Weird result from FTS search in SQLite

To do search in emails I’m using FTS in SQLite. The database uses ICU. One user sent me an example where the search for Chinese characters has an unexpected result. He sent me an example database with 2 emails only:

  • case 1: if search term is 明天, then email 1 shows up which is good
  • case 2: if search term is 明, then email 2 shows up which is NOT good, I expect both emails should show up

Now comes the weird part: when I got the database neither case 1 nor case 2 gave any result. After redoing the FTS both searches work fine:

The user also redid the FTS and now case 1 works fine for him and case 2 does not.

Any idea what could cause this problem and how to fix it?

@Christian_Schmitz : which is the latest unicode version supported by the plugin version 24.0?

I’m using fts4 and a really old unicode version.

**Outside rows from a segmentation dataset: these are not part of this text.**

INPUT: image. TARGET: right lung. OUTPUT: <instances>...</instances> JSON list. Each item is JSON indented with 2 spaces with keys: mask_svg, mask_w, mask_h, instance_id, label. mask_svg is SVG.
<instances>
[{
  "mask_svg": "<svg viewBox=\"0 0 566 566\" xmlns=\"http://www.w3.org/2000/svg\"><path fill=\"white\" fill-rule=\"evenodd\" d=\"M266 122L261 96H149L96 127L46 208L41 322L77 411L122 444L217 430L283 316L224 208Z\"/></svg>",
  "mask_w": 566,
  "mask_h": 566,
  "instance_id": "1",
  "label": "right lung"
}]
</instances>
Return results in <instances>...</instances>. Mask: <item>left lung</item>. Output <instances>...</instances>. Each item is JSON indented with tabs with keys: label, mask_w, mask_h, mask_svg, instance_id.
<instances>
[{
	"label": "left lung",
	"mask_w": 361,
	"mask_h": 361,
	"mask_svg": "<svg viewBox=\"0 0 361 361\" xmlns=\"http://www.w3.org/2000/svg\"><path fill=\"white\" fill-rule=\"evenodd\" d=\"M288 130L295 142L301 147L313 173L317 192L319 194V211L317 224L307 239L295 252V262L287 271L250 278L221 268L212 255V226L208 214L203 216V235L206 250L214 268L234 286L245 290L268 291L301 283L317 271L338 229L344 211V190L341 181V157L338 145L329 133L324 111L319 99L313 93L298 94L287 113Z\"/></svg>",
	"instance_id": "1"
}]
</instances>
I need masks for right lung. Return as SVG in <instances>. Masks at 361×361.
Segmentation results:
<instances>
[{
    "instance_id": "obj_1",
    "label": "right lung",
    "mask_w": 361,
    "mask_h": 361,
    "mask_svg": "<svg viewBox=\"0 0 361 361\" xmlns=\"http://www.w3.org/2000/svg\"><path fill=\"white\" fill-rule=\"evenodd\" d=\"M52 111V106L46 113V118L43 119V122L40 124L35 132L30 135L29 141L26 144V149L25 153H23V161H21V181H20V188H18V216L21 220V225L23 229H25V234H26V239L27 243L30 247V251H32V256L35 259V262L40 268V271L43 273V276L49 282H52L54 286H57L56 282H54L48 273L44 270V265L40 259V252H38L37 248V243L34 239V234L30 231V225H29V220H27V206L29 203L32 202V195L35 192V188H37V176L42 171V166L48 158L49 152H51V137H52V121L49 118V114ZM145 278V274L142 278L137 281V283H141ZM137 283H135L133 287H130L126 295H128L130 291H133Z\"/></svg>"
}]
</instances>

So I wanted to update. But I wasn’t able to find which unicode version is the latest built in one. 14???

We load the unicode libraries included with macOS, Linux or on Windows with the application or the OS.
That may not be the latest one.

Latest should be 15.1 or higher.

1 Like

I should have been more clear. This is my code to make an fts table:

Dim sql As String = "CREATE VIRTUAL TABLE bodyindex USING fts4(tokenize=unicode61,content='', messagebody);"

I have been using this for a very long time. Which version of unicode can I use for the tokenizer? Is this still necessary? I wasn’t able to find much information on the SQLite website. And it’s been too long since I did this code.